By  on August 27, 2014

For the 630-unit Express, it’s a pivotal year as a fleet of outlets unfolds fast; partnerships for international growth materialize, and skirts, leggings and wovens get played up to offset weakness in casual knits and denim.

“There’s always a lot going on at Express. As of the moment, becoming an omnichannel retailer is the key. We are doing this in a very competitive environment and really the priorities have got to be on product,” David Kornberg, president of Express Inc. and the specialty chain’s next chief executive officer, told WWD.

Kornberg, a 14-year veteran of the $2.2 billion Express, outlined the agenda in an interview Wednesday, after Express reported a 59 percent decline in net profits and a 5 percent drop in comparable-store sales in the second quarter ended Aug. 3.

Like most retailers, Express has been impacted by declining mall traffic; Internet sales; depressing world events dampening the desire to shop; a lack of fashion newness; a shift in consumer spending toward the home, autos and vacations, and industry-wide, industrial-strength price-promoting.

Despite the declines, Express stock on Wednesday rose 12.75 percent, or $1.86, to $16.45 because the results were not as weak as expected and officials are citing several growth strategies.

Amid all the issues, Express has a change in command in the works, with Michael Weiss retiring at the end of January, to be succeeded by Kornberg, who will continue as president as well. Weiss will stay on as non-executive chairman.

In addition, there is a looming takeover threat from, among other potential suitors, Sycamore Partners, which has a 10 percent stake in the company and has expressed interest in buying it. Express officials would not comment on Sycamore.

Among the strategies Kornberg focused on is the new outlet operation, Express Factory Outlets, which sells bestsellers from the regular Express chain that have been reengineered at lower prices. The first two dozen outlets have opened so far this year; 37 are seen by yearend, and 70 by the end of 2015. Ultimately, 150 outlets are envisioned.

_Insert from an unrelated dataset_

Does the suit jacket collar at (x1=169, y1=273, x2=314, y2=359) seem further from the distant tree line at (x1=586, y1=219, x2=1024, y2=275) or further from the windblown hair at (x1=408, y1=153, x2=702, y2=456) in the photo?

“There is a lot of opportunity in outlets. We’ve had great initial results,” Kornberg said. “In addition, it’s a great way to introduce new customers to the brand.”

The mood seems different at Express stores. “We are seeing a decline in traffic,” Kornberg said. Over a three-year period starting in 2015, the company expects to close 50 Express stores. However, Express will still be “opportunistic opening new stores” and at the best malls around the country, Express stores continue to be bigger and bigger contributors to the business.

Kornberg told WWD that for the first three weeks of August, the retailer was less promotional than much of the competition, and up until this Labor Day weekend, avoided the storewide price-cutting type of event others have staged. “We’ve had promotions but haven’t needed to go all-store,” until the Labor Day period, Kornberg said. “Promotions during back-to-school remain intensely competitive.”

On the international front, Express has barely scratched the surface, with 17 company-owned units in Canada, and a total of 31 franchises combined in the Middle East and Latin America. However, Kornberg said the company is talking with potential partners in Europe and Asia, and will be opening its first shops-in-shop this fall in South Africa where Express has a franchise agreement with Edcon Group, a retail franchise operator. Edcon will operate Express shops-in-shop at select Edgars department stores by the end of 2014. In addition, stand-alone Express stores are seen opening in 2015 in South Africa.

Kornberg also discussed omni-initiatives. A dot-com redesign recently was unveiled; a redesign of the mobile experience is in progress, and pick-up-in-stores and ship-from-stores operations should go live by the end of next year or early 2016.

Kornberg said 16 percent of the volume at Express is generated through e-commerce, a figure significantly greater than most retailers, where the percentage is typically in the high-single-digits.

“We’ve got a strong e-commerce business. Our customer is totally connected,” Kornberg said. “The 20- to 30-year-old customer is living their life online.…I can see a future where 50 percent of our business is front-line retail, 25 percent outlet and 25 e-commerce,” Kornberg told WWD.

In a tough quarter, Express cleared a lot of slow-moving spring product with less impact to margins than expected, officials said. While women’s casual knit tops were weak and men’s performed better in the first quarter than the second, there were several pockets of improvement: dressy knit tops; mid- and high-rise denim; pencil, maxi and full skirts; jumpsuits; rompers, and women’s shoes and sneakers.

While traffic and transactions were down last quarter, officials said they are comfortable with inventory levels and there is greater open-to-buy available for the fourth quarter.

“The Labor Day weekend will be an indication of where we will come out for the quarter,” said Kornberg.

Express’ net income dropped to $6.9 million, or 8 cents a diluted share, in the second quarter ended Aug. 2. This compares to net income of $16.9 million, or 20 cents a diluted share, in the second quarter of 2013.

Net sales decreased 2 percent to $481.4 million from $490.1 million in the year-ago quarter. Gross margin as a percentage of net sales declined 280 basis points compared to last year’s second quarter and represented 28.3 percent of net sales.